The four outdoor terraces are splendid, and provide the best way to move between the upper floors, at least in fair weather.

Outdoor terrace and stairs.

Another outdoor terrace.
Ruth Asawa sculpture should hang here permanently.

But what about the art?  Well, when I said to DH, there's so much more art by women than the Whitney ever showed before, his response was "What, more than zero?" The work on display was incredibly diverse, in terms of historic period, style, and medium, as well as in those categories enumerated by the census, gender and race.  Let's hope future programming continues to be this inclusive, allowing patrons to make new discoveries as well as revisit canonical works.

Some works were old friends, such as Calder's Circus, seen below.  The gift shop has a DVD of Calder animating his figures made of wire and scraps of cloth and detritus such as bottle caps, or check out this youtube video.

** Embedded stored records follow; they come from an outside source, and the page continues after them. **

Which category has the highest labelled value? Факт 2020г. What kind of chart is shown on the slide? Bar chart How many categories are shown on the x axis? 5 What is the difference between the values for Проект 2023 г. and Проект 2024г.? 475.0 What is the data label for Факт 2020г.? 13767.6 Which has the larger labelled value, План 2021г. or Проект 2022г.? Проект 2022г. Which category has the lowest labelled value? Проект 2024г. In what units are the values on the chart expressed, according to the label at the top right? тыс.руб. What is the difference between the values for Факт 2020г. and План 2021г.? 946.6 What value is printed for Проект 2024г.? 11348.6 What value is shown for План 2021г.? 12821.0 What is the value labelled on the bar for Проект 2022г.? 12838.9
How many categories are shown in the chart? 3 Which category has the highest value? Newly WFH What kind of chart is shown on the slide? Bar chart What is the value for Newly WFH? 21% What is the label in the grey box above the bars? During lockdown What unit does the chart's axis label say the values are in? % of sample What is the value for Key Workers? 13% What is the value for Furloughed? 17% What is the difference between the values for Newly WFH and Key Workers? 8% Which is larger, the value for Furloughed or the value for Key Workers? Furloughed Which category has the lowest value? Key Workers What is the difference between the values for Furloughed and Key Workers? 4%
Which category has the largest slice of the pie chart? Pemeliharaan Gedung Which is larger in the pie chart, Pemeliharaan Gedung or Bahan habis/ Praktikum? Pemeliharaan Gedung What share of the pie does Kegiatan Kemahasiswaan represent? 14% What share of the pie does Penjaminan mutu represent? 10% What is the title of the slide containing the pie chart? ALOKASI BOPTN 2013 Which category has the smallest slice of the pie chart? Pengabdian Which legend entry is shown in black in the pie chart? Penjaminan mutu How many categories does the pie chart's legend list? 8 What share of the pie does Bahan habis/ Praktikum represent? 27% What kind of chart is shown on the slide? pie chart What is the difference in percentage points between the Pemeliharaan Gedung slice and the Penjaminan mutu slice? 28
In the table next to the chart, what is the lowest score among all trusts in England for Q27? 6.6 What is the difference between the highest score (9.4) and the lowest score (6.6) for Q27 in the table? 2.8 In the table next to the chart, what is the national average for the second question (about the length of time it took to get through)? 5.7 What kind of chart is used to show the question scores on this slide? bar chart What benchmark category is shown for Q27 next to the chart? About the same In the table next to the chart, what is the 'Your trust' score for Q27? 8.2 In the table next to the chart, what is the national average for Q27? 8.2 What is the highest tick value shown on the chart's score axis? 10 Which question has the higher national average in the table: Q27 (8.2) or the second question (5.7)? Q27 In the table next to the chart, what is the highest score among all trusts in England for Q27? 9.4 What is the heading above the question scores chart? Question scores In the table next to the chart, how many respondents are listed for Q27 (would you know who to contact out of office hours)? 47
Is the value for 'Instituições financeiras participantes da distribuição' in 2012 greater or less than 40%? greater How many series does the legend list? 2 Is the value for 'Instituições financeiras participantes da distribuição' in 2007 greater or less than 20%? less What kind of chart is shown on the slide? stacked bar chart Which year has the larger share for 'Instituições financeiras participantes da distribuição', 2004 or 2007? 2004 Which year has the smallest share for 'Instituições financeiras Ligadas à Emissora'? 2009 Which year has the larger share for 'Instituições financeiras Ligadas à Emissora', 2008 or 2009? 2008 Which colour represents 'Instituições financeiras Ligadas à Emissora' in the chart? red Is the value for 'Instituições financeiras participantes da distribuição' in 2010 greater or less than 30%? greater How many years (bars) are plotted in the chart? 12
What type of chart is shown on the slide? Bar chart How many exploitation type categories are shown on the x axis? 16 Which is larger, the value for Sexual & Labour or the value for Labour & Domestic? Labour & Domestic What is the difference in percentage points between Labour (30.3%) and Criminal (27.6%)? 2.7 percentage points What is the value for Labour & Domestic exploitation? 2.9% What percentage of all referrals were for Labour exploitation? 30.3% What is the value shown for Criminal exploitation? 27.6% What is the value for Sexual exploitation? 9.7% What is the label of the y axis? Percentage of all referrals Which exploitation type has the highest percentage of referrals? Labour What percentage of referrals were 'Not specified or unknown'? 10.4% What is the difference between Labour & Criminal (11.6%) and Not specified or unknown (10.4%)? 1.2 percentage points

Calder's Circus, Alexander Calder, 1926-1931.

Calder's Circus, detail.


In addition to becoming reacquainted with Calder's Circus, it was rewarding to see Lee Krasner's gestural "The Seasons," on the far wall, finally gets its due in a worthy, appropriately-sized setting. If you like to look at people looking at art, this is the place, as the generously-sized galleries make unobtrusive observation possible.  There is also a surprising amount of natural light, so the new museum avoids that entombed feeling which was a hallmark of the old Marcel Breuer building.

Looking at art.

The ubiquitous phone camera meets Chuck Close's Philip Glass.

Wayne Thibeaud's Pie Counter has its picture taken.

In the spirit of discovery, we met work by now-favorite artist Alma Thomas for the first time.  Here's hoping for a retrospective.

Mars Dust, Alma Thomas, 1972.

Some nuts and bolts: the admission price to the Whitney is steep - $22. However, each Friday the museum closes at 10 pm and has a pay-as-you-wish policy from 7 pm to 9:30 pm.  Be forewarned, the line for this low-cost admission began at 6 pm and had snaked down the block by 7 pm. In addition, there is a gallery on the first floor, celebrating founder Gertrude Whitney, that one can enter without paid admission, at least at the time of our visit.

Gertrude Vanderbilt Whitney, Robert Henri, 1916.

The day of our trip to the Whitney happened to be September 11, and we walked along the river towards the Tribute in Light,  beams of illumination rising up from the former World Trade Center site. 

Tribute in Light, September 11, 2015.

Closing our day, the Tribute in Light from our hotel window.